Detailed phenotypic characterization was performed on a large CSNB cohort consisting of 350 index patients. To detect mutations, we used Sanger sequencing, microarray analysis, next generation targeted (NGS) and whole exome sequencing (WES). An exhaustive literature search was used to include all described CSNB causing mutations.
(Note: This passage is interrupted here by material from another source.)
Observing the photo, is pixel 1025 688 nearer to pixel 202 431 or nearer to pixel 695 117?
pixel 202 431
Most of the patients from our CSNB cohort have a Schubert-Bornschein-type electroretinogram (ERG) with complete (c) and incomplete (ic) phenotype. We identified novel mutations in NYX (15), TRPM1 (15), GRM6 (2), and GPR179 (3) in patients with cCSNB, and in CACNA1F (38) and CABP4 (1) in icCSNB patients. A few cases in this cohort do not harbour mutations in known genes. Compiling our data with those from the literature, we found 67 different mutations associated with gene defects affecting the phototransduction cascade and leading to CSNB with a Riggs-type ERG (RHO = 4, GNAT1 =3, PDE6B = 1, SLC24A1 = 1), or to CSNB with fundus abnormalities as in Oguchi disease (SAG = 6 and GRK1 = 9) and Fundus Albipunctatus (RDH5 = 38, RLBP1 = 3 and RPE65 = 2). Similarly, 293 different mutations have been identified in gene defects affecting the signalling from photoreceptors to bipolar cells, of which 132 occurred in cases with icCSNB (CACNA1F = 126, CABP4 = 5 and CACNA2D4 = 1) and 161 in cases with cCSNB (NYX = 69, GRM6 = 23, TRPM1 = 51, GPR179 = 14 and LRIT3 = 4). Taking into account founder mutations the following prevalence for CSNB was established: RHO>GNAT1>SLC24A1≥PDE6B in cases with a Riggs-type ERG, RDH5>SAG>GRK1>RLBP1>RPE65 in cases with fundus abnormalities, CACNA1F>CABP4>CACNA2D4 in cases with icCSNB and NYX>TRPM1>GRM6>GPR179>LRIT3 in cases with cCSNB.
Although CSNB is a heterogeneous disease, precise clinical examination is a useful first step toward gene-specific sequencing to identify disease causing mutations. In this context, Sanger sequencing seems to be the gold standard. WES should identify the missing gene defects underlying unsolved CSNB cases.